What to work on: Copy out, word for word, every line of the items from the one containing "As shown in this photo, is" through the end of the items.
[Provided data start]
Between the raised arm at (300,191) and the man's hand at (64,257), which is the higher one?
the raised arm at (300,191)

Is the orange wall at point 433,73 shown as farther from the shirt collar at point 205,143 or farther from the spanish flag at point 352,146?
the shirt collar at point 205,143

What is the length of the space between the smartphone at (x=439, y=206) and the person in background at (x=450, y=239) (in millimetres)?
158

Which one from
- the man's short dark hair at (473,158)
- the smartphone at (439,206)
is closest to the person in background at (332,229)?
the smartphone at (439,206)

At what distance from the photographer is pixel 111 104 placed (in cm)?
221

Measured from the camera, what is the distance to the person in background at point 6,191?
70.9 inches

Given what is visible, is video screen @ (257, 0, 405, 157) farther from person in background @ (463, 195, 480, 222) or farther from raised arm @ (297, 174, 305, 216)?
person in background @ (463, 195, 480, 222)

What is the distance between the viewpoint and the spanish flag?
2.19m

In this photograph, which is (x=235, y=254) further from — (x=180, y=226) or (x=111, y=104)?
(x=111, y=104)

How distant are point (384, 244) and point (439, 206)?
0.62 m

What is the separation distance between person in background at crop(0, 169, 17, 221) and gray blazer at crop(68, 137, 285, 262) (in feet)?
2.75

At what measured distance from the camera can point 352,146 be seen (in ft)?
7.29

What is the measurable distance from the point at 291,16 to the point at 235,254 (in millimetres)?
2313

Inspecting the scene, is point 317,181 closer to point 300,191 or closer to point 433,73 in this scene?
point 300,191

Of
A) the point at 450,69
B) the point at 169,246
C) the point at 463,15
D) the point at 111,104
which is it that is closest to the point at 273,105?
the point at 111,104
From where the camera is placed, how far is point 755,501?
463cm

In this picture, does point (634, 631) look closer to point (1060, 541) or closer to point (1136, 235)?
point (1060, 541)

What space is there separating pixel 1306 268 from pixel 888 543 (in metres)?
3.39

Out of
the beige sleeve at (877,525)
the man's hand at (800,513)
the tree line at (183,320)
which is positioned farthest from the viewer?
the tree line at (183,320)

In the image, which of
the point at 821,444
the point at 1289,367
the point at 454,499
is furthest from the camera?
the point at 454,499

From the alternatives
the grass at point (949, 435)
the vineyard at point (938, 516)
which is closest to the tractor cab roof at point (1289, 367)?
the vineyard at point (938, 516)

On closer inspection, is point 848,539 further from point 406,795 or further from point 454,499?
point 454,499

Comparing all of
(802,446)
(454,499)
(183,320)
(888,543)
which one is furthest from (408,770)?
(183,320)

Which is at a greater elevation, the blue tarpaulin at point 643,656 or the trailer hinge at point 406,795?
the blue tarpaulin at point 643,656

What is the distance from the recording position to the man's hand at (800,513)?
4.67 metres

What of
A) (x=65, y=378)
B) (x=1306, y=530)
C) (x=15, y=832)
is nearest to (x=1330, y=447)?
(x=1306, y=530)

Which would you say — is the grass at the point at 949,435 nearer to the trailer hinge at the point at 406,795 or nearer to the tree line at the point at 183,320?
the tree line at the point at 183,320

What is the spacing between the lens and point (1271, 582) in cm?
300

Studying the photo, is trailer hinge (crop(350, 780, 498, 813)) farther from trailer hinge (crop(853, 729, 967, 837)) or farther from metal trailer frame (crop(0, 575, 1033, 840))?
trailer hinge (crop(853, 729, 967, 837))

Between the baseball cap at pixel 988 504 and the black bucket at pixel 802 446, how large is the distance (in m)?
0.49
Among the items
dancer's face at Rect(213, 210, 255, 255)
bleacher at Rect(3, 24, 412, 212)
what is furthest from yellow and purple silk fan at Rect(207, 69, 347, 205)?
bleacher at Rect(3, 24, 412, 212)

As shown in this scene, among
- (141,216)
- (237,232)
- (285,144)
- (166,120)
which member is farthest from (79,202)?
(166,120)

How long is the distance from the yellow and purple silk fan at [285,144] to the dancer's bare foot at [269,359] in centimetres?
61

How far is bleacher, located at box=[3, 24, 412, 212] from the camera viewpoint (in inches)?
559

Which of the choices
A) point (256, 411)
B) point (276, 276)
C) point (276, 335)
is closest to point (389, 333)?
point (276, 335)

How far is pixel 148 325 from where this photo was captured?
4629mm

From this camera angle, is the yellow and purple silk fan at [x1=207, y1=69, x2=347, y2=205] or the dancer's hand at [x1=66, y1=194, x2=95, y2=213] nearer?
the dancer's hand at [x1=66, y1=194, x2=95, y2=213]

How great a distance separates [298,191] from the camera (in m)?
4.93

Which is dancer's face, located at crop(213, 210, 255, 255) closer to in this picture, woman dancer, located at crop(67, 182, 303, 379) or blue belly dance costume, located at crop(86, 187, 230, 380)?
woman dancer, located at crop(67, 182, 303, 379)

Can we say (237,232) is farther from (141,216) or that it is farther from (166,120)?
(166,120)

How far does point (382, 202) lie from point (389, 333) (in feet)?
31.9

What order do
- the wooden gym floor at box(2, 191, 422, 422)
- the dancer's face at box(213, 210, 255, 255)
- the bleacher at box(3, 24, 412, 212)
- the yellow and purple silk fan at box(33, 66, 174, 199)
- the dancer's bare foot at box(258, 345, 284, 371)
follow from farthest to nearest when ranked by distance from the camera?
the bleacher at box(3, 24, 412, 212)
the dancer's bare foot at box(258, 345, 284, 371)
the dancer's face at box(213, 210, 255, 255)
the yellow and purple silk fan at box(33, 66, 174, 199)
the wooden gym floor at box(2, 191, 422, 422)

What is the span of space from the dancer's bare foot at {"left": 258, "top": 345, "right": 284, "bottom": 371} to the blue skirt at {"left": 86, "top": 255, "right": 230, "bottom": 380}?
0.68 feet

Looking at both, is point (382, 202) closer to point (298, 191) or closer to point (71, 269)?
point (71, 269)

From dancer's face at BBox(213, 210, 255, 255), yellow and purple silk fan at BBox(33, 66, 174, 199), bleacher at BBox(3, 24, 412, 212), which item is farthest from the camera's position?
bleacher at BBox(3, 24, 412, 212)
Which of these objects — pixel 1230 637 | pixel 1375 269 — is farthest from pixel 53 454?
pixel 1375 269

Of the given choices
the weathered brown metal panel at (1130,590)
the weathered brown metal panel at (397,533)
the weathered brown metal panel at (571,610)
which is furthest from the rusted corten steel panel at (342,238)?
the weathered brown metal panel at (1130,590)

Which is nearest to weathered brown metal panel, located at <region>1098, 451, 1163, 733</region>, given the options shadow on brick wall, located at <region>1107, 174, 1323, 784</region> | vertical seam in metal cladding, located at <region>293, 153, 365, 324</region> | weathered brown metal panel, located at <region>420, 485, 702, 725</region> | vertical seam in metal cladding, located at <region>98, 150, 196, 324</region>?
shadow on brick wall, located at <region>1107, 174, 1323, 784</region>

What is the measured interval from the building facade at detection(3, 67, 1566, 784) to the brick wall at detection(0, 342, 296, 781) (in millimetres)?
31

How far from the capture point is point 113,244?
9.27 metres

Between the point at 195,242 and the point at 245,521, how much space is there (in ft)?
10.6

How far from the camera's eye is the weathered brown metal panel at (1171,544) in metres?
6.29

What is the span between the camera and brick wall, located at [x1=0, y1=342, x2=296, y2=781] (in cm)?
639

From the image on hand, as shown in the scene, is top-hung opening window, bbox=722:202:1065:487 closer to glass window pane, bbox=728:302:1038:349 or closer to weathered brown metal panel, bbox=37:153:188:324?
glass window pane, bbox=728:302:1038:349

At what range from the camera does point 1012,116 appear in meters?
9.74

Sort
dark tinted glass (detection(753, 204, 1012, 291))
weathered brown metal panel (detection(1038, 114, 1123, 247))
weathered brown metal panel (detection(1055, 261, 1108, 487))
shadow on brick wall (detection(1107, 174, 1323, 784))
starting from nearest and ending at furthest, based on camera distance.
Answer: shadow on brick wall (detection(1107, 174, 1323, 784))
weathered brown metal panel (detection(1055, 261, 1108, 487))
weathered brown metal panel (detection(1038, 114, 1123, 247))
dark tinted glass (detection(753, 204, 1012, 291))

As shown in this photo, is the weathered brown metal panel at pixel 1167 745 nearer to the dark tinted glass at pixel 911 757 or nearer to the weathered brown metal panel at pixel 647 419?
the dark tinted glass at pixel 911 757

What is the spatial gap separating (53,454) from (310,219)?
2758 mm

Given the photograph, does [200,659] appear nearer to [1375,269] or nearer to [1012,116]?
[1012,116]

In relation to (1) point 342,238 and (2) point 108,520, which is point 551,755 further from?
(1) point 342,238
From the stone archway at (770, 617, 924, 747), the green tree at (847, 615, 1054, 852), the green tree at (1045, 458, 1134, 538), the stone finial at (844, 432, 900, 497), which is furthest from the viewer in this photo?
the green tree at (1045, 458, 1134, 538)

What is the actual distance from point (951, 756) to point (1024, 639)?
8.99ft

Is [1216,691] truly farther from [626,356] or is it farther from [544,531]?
[Provided data end]
Result below:
As shown in this photo, is the weathered brown metal panel at pixel 1167 745 nearer to the dark tinted glass at pixel 911 757 or nearer to the weathered brown metal panel at pixel 647 419?
the dark tinted glass at pixel 911 757

What is the spatial gap separating (53,454) from (310,219)?
2758 mm

Given the photograph, does [200,659] appear nearer to [1375,269] or nearer to [1012,116]?
[1012,116]

In relation to (1) point 342,238 and (2) point 108,520, which is point 551,755 further from?
(1) point 342,238
From the stone archway at (770, 617, 924, 747), the green tree at (847, 615, 1054, 852), the green tree at (1045, 458, 1134, 538), the stone finial at (844, 432, 900, 497), which is furthest from the viewer in this photo?
the green tree at (1045, 458, 1134, 538)

What is the actual distance from point (951, 756) to point (1024, 639)?
8.99ft

Is [1216,691] truly farther from [626,356] or is it farther from [544,531]?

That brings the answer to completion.